Source : photo ancienne, archives de La Teste-de-Buch.
La réhabilitation des cabanes comme valorisation de la forêt
Si de nombreuses cabanes sont tombées en ruine, d’autres ont été aménagées à partir des années 2000 pour les parties de chasse, et certaines ont été rénovées en résidences secondaires. Aujourd’hui, une dizaine sont électrifiées et la plupart sont équipées de groupes électrogènes. Ces cabanes de bois, généralement de dimension modeste (8 × 4 m), étaient à l’origine entourées d’un jardin potager (figure 2). Leur superficie et leur architecture sont strictement réglementées, mais peu contrôlées par la Direction régionale de l’environnement, de l’aménagement et du logement (DREAL). Des abus (agrandissement, aménagement de terrasses, enclosures…) ont été observés en bordure du lac de Cazaux et dans la partie orientale du massif, plus facilement accessible depuis la route départementale.
Photo : Arthur Guérin-Tucq.
Il faut aussi souligner une diversité chez les propriétaires des cabanes. Certains y habitent à l’année tandis que d’autres l’utilisent comme villégiature l’été, voire la louent comme logement insolite. La rareté de ce type de biens engendre de nombreuses convoitises, comme ce fut le cas pour la cabane de Baron Capet qui affichait un prix de vente à plus de 800 000 euros en 2020. Les rachats successifs à la hausse de cette cabane électrifiée, située à proximité de la route, illustrent la forte spéculation qui s’exerce sur ces biens immobiliers depuis une dizaine d’années.
Les nouveaux investisseurs sont le plus souvent de jeunes retraités originaires de la région bordelaise, en quête d’un « paradis vert », « d’une vie de Robinson dans les bois », où ils peuvent partager des moments de détente en famille ou entre amis l’été. La majorité des propriétaires de cabanes possèdent également une maison sur le bassin d’Arcachon. La cabane est alors un pied-à-terre en forêt où ils peuvent « échapper au bruit de la ville, loin de la cohue des touristes du bassin », selon l’un d’eux, ancien cadre d’une grande entreprise pétrolière. En ce sens, les aspirations à un retour à la nature sont emblématiques des « conversions » des plus riches à un mode de vie plus écologique. Cependant, la conscience environnementale des propriétaires forestiers s’appuie sur une conception de l’écologie que l’on peut qualifier d’esthétisante.

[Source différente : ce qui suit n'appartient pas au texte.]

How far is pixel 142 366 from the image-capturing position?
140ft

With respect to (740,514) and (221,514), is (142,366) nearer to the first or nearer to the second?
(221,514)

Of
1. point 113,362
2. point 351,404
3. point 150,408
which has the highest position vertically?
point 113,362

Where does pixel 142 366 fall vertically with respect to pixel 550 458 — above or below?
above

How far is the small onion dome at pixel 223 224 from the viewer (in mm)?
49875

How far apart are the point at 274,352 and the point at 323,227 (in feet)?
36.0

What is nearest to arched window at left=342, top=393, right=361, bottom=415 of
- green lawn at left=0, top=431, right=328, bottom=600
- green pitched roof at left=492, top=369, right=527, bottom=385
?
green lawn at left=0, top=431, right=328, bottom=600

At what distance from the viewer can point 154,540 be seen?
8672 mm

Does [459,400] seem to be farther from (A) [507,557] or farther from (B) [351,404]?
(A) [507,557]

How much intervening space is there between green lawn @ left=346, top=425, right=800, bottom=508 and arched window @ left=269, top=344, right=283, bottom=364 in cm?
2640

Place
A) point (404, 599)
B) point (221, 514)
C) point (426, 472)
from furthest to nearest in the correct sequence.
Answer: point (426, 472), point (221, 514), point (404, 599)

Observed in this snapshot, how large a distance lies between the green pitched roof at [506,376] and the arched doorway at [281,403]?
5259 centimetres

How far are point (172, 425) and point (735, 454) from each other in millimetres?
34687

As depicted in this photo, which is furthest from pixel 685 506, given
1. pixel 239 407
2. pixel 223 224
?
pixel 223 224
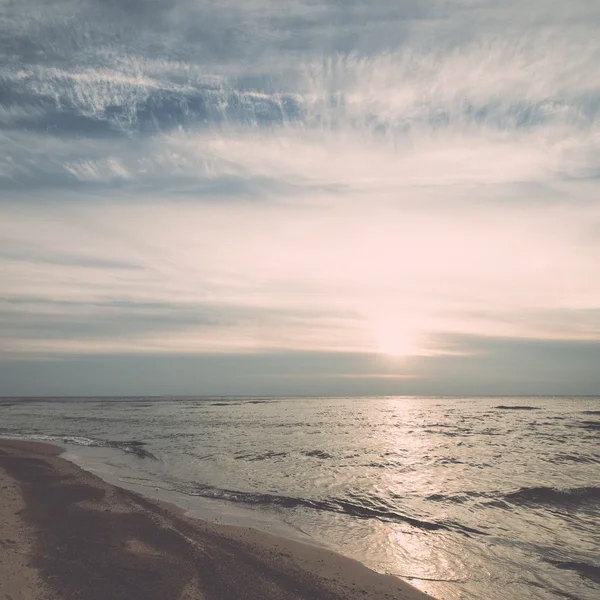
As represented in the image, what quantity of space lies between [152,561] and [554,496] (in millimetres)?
15453

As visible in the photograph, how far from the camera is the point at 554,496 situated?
16062mm

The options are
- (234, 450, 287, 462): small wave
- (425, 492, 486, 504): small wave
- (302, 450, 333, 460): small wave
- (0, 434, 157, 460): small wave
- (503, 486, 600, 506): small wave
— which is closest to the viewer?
(503, 486, 600, 506): small wave

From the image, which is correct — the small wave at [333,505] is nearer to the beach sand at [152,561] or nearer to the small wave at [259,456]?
the beach sand at [152,561]

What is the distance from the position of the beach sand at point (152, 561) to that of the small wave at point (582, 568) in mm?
4396

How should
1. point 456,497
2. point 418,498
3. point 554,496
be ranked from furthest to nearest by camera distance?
point 554,496 < point 456,497 < point 418,498

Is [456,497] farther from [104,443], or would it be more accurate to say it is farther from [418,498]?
[104,443]

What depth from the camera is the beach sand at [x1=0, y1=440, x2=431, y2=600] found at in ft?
23.8

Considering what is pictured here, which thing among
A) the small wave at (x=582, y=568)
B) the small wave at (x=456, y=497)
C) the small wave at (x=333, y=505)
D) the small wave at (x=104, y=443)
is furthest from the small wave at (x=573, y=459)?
the small wave at (x=104, y=443)

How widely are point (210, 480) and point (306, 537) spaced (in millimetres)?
8389

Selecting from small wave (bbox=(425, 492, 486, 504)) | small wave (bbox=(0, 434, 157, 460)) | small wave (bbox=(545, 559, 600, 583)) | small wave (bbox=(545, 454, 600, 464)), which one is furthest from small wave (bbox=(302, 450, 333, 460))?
small wave (bbox=(545, 559, 600, 583))

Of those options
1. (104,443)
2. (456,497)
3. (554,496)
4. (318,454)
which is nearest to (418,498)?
(456,497)

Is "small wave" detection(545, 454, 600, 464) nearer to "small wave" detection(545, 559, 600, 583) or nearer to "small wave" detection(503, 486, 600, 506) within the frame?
"small wave" detection(503, 486, 600, 506)

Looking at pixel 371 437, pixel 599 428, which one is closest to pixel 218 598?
pixel 371 437

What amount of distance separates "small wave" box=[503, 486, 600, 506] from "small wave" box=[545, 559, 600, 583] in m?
5.61
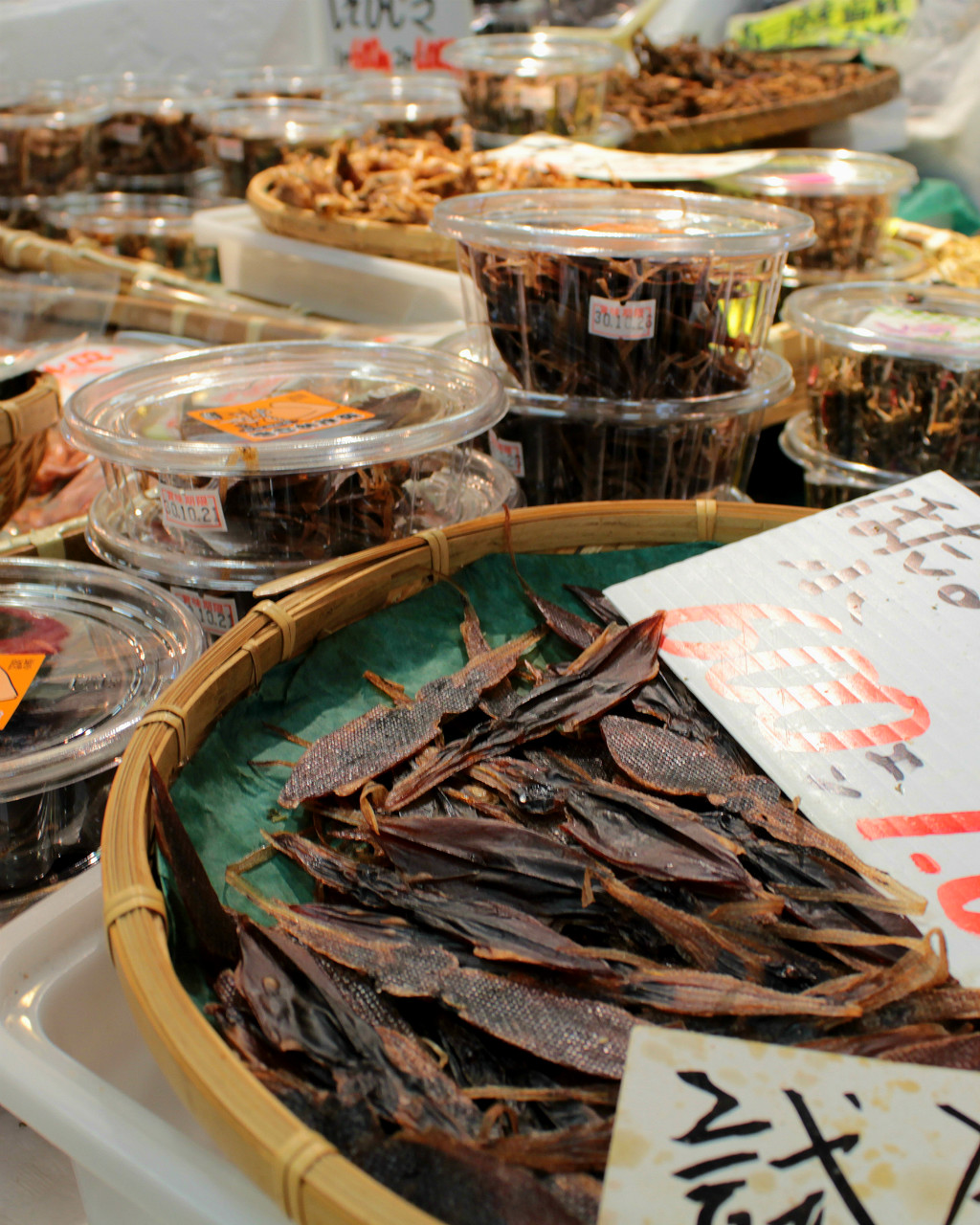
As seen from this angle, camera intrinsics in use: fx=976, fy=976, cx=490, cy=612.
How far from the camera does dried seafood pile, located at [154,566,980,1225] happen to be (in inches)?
21.8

Une cabane en forêt usagère est un bien rare et précieux, et devient un motif de distinction sociale sur le bassin d’Arcachon. On reconnaît alors les « vrais » de La Teste à leur ancrage en forêt. Les derniers arrivés veulent donc eux aussi être propriétaires en forêt usagère, afin de ne plus être assignés à l’image du nouveau venu. Ce logement ouvrier est donc un attribut du capital symbolique des plus riches. Comme le résume un propriétaire qui se définit lui-même comme un investisseur forestier : « la cabane, c’est un folklore qui a un prix à payer ». En effet, la possession d’une cabane est « une opportunité pour marquer son rang, c’est-à-dire se démarquer des fractions désargentées et, peut-être aussi, se faire remarquer des plus privilégiés » (Grossetête 2019).
Pourtant, malgré l’isolement de certaines d’entre elles et leurs difficultés d’accès, la forêt reste empruntée, ce qui engendre de nombreux conflits d’usage entre propriétaires et promeneurs. En effet, un chemin de grande randonnée est balisé et draine un certain nombre de promeneurs, surtout au printemps. De nombreux propriétaires n’hésitent alors pas à installer des panneaux d’interdiction de passage, délimiter une zone sous vidéo surveillance ou menacer de poursuites pénales (figure 3). Certains ont même érigé des barrières à l’entrée des chemins, parfois sous couvert de lutte contre les incendies afin d’éviter les flux de touristes, qui restent tout de même très modestes par rapport à ceux de la dune du Pilat voisine.
Photo : Arthur Guérin-Tucq.
Par conséquent, la réhabilitation des cabanes conduit à une fermeture de l’espace par l’élévation d’enclosures (figure 4). Cet engrillagement des parcelles, phénomène jusqu’alors marginal, se banalise et alimente les conflits locaux dans un contexte accru de tensions entre propriétaires et promeneurs, notamment depuis la création, par la loi du 2 février 2023 [1], d’une infraction renforçant les prérogatives du propriétaire désireux d’interdire l’accès à sa parcelle située dans un espace naturel (Guérin-Turcq 2025).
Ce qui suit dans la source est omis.